Document Service
Orchestrates the full document lifecycle: upload to blob storage, trigger parsing and embedding via RabbitMQ, track processing status, serve downloads, manage folders, and stream real-time status updates via SSE.
- Tech: NestJS 11, TypeORM, PostgreSQL, RabbitMQ, Azure Blob/S3
- Port: 4000
- Auth: JWT, API Key, Public
- Database: Shared document database (shared with parser-service, embedding-service, rag-service)
Document Endpoints
| Method | Path | Auth | Description |
|---|---|---|---|
| POST | /api/v1/documents/init | JWT | Initialize a new document record (PENDING_UPLOAD) |
| POST | /api/v1/documents/upload | JWT, API Key | Stream-upload file to blob storage |
| POST | /api/v1/documents/process | JWT | Trigger parsing + embedding pipeline |
| GET | /api/v1/documents/tree | JWT | Get full document/folder tree for current user |
| GET | /api/v1/documents/bulk?ids= | JWT, API Key | Get multiple documents by IDs |
| GET | /api/v1/documents/stream?documentIds= | JWT | SSE stream for real-time processing status |
| POST | /api/v1/documents/accessible | JWT | Filter document IDs to only accessible ones |
| GET | /api/v1/documents/:documentId | JWT | Get single document |
| GET | /api/v1/documents/:documentId/status | JWT | Get processing status |
| GET | /api/v1/documents/:documentId/sas-token | API Key | Generate SAS token for blob storage |
| GET | /api/v1/documents/:documentId/download | JWT | Download original file |
| GET | /api/v1/documents/:documentId/base64 | Public | Get document as base64 |
| PUT | /api/v1/documents/:documentId | JWT | Update document metadata |
| DELETE | /api/v1/documents/:documentId | JWT | Soft-delete |
| PUT | /api/v1/documents/bulk | JWT | Bulk update |
| DELETE | /api/v1/documents/bulk | JWT | Bulk soft-delete |
Document Status Flow
PENDING_UPLOAD --> UPLOADED --> PROCESSING --> PROCESSED
|
v
FAILED
POST /api/v1/documents/process
Triggers the processing pipeline for an uploaded document:
- Publishes a job to the
parsing_jobsRabbitMQ queue (or falls back to HTTPPOST /parser/parseif RabbitMQ is unavailable) - Parser service worker processes the document and publishes results to
parsing_results - On successful parsing, document-service triggers auto-summarization via completion-service
- Publishes an embedding job to
embedding_jobs - Embedding service worker processes and publishes results to
embedding_results - Document status changes to PROCESSED
GET /api/v1/documents/stream
SSE endpoint.
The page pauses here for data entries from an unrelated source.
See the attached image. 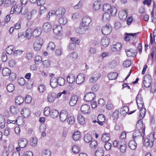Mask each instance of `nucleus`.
I'll use <instances>...</instances> for the list:
<instances>
[{
    "label": "nucleus",
    "mask_w": 156,
    "mask_h": 156,
    "mask_svg": "<svg viewBox=\"0 0 156 156\" xmlns=\"http://www.w3.org/2000/svg\"><path fill=\"white\" fill-rule=\"evenodd\" d=\"M142 134L141 132L139 130L134 131L133 133V137L134 140L138 141L142 139Z\"/></svg>",
    "instance_id": "15"
},
{
    "label": "nucleus",
    "mask_w": 156,
    "mask_h": 156,
    "mask_svg": "<svg viewBox=\"0 0 156 156\" xmlns=\"http://www.w3.org/2000/svg\"><path fill=\"white\" fill-rule=\"evenodd\" d=\"M56 97V95L55 93L53 92H49L48 94V101L50 102H52L55 100Z\"/></svg>",
    "instance_id": "12"
},
{
    "label": "nucleus",
    "mask_w": 156,
    "mask_h": 156,
    "mask_svg": "<svg viewBox=\"0 0 156 156\" xmlns=\"http://www.w3.org/2000/svg\"><path fill=\"white\" fill-rule=\"evenodd\" d=\"M111 19V16L108 12H106L103 14L102 16L103 21L105 22H108Z\"/></svg>",
    "instance_id": "28"
},
{
    "label": "nucleus",
    "mask_w": 156,
    "mask_h": 156,
    "mask_svg": "<svg viewBox=\"0 0 156 156\" xmlns=\"http://www.w3.org/2000/svg\"><path fill=\"white\" fill-rule=\"evenodd\" d=\"M104 152L103 150L101 148H98L95 153L96 156H103Z\"/></svg>",
    "instance_id": "44"
},
{
    "label": "nucleus",
    "mask_w": 156,
    "mask_h": 156,
    "mask_svg": "<svg viewBox=\"0 0 156 156\" xmlns=\"http://www.w3.org/2000/svg\"><path fill=\"white\" fill-rule=\"evenodd\" d=\"M139 108H141L140 110L139 117L140 119H143L145 115L146 110L145 108L144 107V106L143 107H141Z\"/></svg>",
    "instance_id": "36"
},
{
    "label": "nucleus",
    "mask_w": 156,
    "mask_h": 156,
    "mask_svg": "<svg viewBox=\"0 0 156 156\" xmlns=\"http://www.w3.org/2000/svg\"><path fill=\"white\" fill-rule=\"evenodd\" d=\"M15 50V48L12 45L8 46L6 48V52L8 54H12Z\"/></svg>",
    "instance_id": "46"
},
{
    "label": "nucleus",
    "mask_w": 156,
    "mask_h": 156,
    "mask_svg": "<svg viewBox=\"0 0 156 156\" xmlns=\"http://www.w3.org/2000/svg\"><path fill=\"white\" fill-rule=\"evenodd\" d=\"M136 127L140 131H141L143 133V135L145 134V126L143 125L142 121L140 119L137 122ZM144 135H143V136Z\"/></svg>",
    "instance_id": "4"
},
{
    "label": "nucleus",
    "mask_w": 156,
    "mask_h": 156,
    "mask_svg": "<svg viewBox=\"0 0 156 156\" xmlns=\"http://www.w3.org/2000/svg\"><path fill=\"white\" fill-rule=\"evenodd\" d=\"M84 140L86 142L89 143L92 140V136L90 134H87L84 136Z\"/></svg>",
    "instance_id": "45"
},
{
    "label": "nucleus",
    "mask_w": 156,
    "mask_h": 156,
    "mask_svg": "<svg viewBox=\"0 0 156 156\" xmlns=\"http://www.w3.org/2000/svg\"><path fill=\"white\" fill-rule=\"evenodd\" d=\"M117 65V63L115 60L111 61L109 64V67L110 68H114Z\"/></svg>",
    "instance_id": "57"
},
{
    "label": "nucleus",
    "mask_w": 156,
    "mask_h": 156,
    "mask_svg": "<svg viewBox=\"0 0 156 156\" xmlns=\"http://www.w3.org/2000/svg\"><path fill=\"white\" fill-rule=\"evenodd\" d=\"M112 30V26L108 24H107L105 26L103 27L101 30L102 34L105 35L109 34Z\"/></svg>",
    "instance_id": "2"
},
{
    "label": "nucleus",
    "mask_w": 156,
    "mask_h": 156,
    "mask_svg": "<svg viewBox=\"0 0 156 156\" xmlns=\"http://www.w3.org/2000/svg\"><path fill=\"white\" fill-rule=\"evenodd\" d=\"M91 22V20L90 17L87 16H85L83 18L82 23L81 24L84 26L87 27L89 28V26Z\"/></svg>",
    "instance_id": "8"
},
{
    "label": "nucleus",
    "mask_w": 156,
    "mask_h": 156,
    "mask_svg": "<svg viewBox=\"0 0 156 156\" xmlns=\"http://www.w3.org/2000/svg\"><path fill=\"white\" fill-rule=\"evenodd\" d=\"M42 61V59L41 57L39 55H37L35 57V62L37 64H39Z\"/></svg>",
    "instance_id": "63"
},
{
    "label": "nucleus",
    "mask_w": 156,
    "mask_h": 156,
    "mask_svg": "<svg viewBox=\"0 0 156 156\" xmlns=\"http://www.w3.org/2000/svg\"><path fill=\"white\" fill-rule=\"evenodd\" d=\"M67 122L69 124L72 125L74 123L75 119L73 116H70L68 118Z\"/></svg>",
    "instance_id": "58"
},
{
    "label": "nucleus",
    "mask_w": 156,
Client subscribes with document IDs and receives real-time updates as parsing and embedding progress.
Folder Endpoints
| Method | Path | Auth | Description |
|---|---|---|---|
| POST | /api/v1/folders | JWT | Create folder |
| GET | /api/v1/folders | JWT | List folders (filter by parentId, folderType) |
| GET | /api/v1/folders/roots | JWT | Get root-level folders |
| GET | /api/v1/folders/bulk?ids= | -- | Get folders by IDs |
| POST | /api/v1/folders/bulk | JWT | Bulk create |
| DELETE | /api/v1/folders/bulk | -- | Bulk soft-delete |
| DELETE | /api/v1/folders/bulk/hard | -- | Bulk hard-delete |
| PUT | /api/v1/folders/bulk | JWT | Bulk update |
| GET | /api/v1/folders/:id | -- | Get folder |
| GET | /api/v1/folders/:parentId/children | -- | Get folder children |
| PUT | /api/v1/folders/:id | -- | Update folder |
| DELETE | /api/v1/folders/:id | -- | Soft-delete |
Folder types: document, agent, default.
Chunk Endpoints
| Method | Path | Auth | Description |
|---|---|---|---|
| GET | /api/v1/chunks/:documentId/content-at-index/:chunkIndex | JWT | Get specific chunk content |
Export Endpoints
| Method | Path | Auth | Description |
|---|---|---|---|
| POST | /api/v1/export | -- | Export document as PDF or DOCX (returns binary stream) |
Uses Puppeteer for PDF generation and docx library for DOCX generation.
Parsing Technique Endpoints
| Method | Path | Auth | Description |
|---|---|---|---|
| GET | /api/v1/parsing-techniques | JWT | List all techniques |
| GET | /api/v1/parsing-techniques/enabled | JWT | List enabled only |
| GET | /api/v1/parsing-techniques/:id | JWT | Get by ID |
| POST | /api/v1/parsing-techniques/by-ids | JWT | Get by IDs |
RabbitMQ (Producer and Consumer)
Produces
| Queue | Trigger | Payload |
|---|---|---|
parsing_jobs | POST /documents/process | Document ID, file content, parser method, options |
embedding_jobs | After parsing completes | Document ID, parsed text, chunking config |
Consumes
| Queue | Handler | Action |
|---|---|---|
{prefix}-document-upload | Processes document upload messages | |
parsing_results | Updates document, stores chunks, triggers embedding | |
parsing_progress | Updates SSE stream | |
embedding_results | Marks document as PROCESSED | |
embedding_progress | Updates SSE stream |
Inter-Service Communication
| Target | Protocol | Purpose |
|---|---|---|
| parser-service | RabbitMQ (primary), HTTP (fallback) | Document parsing |
| embedding-service | RabbitMQ | Embedding generation |
| completion-service | HTTP | Document summarization |
| user-service | HTTP | Access control (shared-with-me, bulk users, check-access) |
| admin-base-ms | HTTP | Org parsing technique settings |